YOUR INSTRUCTIONS: Quote all of the data below word for word, without changing a single character.
BEGIN
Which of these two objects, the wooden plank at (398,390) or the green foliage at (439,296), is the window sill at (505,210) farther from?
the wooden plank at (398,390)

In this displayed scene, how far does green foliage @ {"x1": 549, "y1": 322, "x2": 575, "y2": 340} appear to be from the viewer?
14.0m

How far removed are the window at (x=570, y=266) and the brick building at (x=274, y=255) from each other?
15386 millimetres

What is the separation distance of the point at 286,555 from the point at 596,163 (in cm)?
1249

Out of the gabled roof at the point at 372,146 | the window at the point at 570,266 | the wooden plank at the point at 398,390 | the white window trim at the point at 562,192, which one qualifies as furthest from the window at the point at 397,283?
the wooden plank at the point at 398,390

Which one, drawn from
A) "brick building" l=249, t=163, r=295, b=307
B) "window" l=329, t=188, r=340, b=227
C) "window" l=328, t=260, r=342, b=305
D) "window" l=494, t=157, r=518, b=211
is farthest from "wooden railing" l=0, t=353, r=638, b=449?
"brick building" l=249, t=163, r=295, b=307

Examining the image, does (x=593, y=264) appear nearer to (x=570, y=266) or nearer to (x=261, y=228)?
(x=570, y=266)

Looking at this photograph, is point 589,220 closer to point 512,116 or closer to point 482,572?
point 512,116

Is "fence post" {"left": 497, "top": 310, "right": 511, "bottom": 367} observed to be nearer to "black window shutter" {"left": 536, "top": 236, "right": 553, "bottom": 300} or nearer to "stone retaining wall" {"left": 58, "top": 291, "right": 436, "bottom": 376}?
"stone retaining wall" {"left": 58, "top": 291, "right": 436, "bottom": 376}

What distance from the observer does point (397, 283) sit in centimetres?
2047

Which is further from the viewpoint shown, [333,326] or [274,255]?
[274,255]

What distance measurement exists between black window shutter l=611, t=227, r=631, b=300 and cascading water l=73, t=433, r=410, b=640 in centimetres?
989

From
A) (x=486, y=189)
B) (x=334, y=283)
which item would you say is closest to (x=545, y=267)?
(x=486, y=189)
END
REPLY TO THE TASK:
Which of these two objects, the wooden plank at (398,390) or the green foliage at (439,296), is the window sill at (505,210) farther from?
the wooden plank at (398,390)

In this displayed scene, how far does green foliage @ {"x1": 549, "y1": 322, "x2": 575, "y2": 340} appear to be from the viewer?
14.0m

How far removed are the window at (x=570, y=266) and the brick building at (x=274, y=255) from each other?
15386 millimetres

What is the separation distance of the point at 286,555 from the point at 596,163 (in cm)?
1249

Out of the gabled roof at the point at 372,146 | the window at the point at 570,266 | the wooden plank at the point at 398,390 | the white window trim at the point at 562,192, which one qualifies as furthest from the window at the point at 397,283?
the wooden plank at the point at 398,390

Which one, drawn from
A) "brick building" l=249, t=163, r=295, b=307
B) "window" l=329, t=188, r=340, b=227
C) "window" l=328, t=260, r=342, b=305
D) "window" l=494, t=157, r=518, b=211
is farthest from "wooden railing" l=0, t=353, r=638, b=449?
"brick building" l=249, t=163, r=295, b=307

Examining the image, does (x=593, y=264) appear nearer to (x=570, y=266) or nearer to (x=261, y=228)?
(x=570, y=266)

Looking at this photograph, is point 589,220 closer to point 512,116 or closer to point 482,572?
point 512,116

Is "fence post" {"left": 497, "top": 310, "right": 511, "bottom": 367} observed to be nearer to "black window shutter" {"left": 536, "top": 236, "right": 553, "bottom": 300} or nearer to "stone retaining wall" {"left": 58, "top": 291, "right": 436, "bottom": 376}?
"stone retaining wall" {"left": 58, "top": 291, "right": 436, "bottom": 376}

What distance from the observer does point (397, 283) sit in centimetres?
2047

Which is further from the viewpoint shown, [333,326] or [274,255]?
[274,255]

What distance measurement exists between black window shutter l=611, t=227, r=631, b=300 and cascading water l=73, t=433, r=410, b=640 in centimetres?
989

From
A) (x=486, y=189)
B) (x=334, y=283)
which item would you say is closest to (x=545, y=267)?
(x=486, y=189)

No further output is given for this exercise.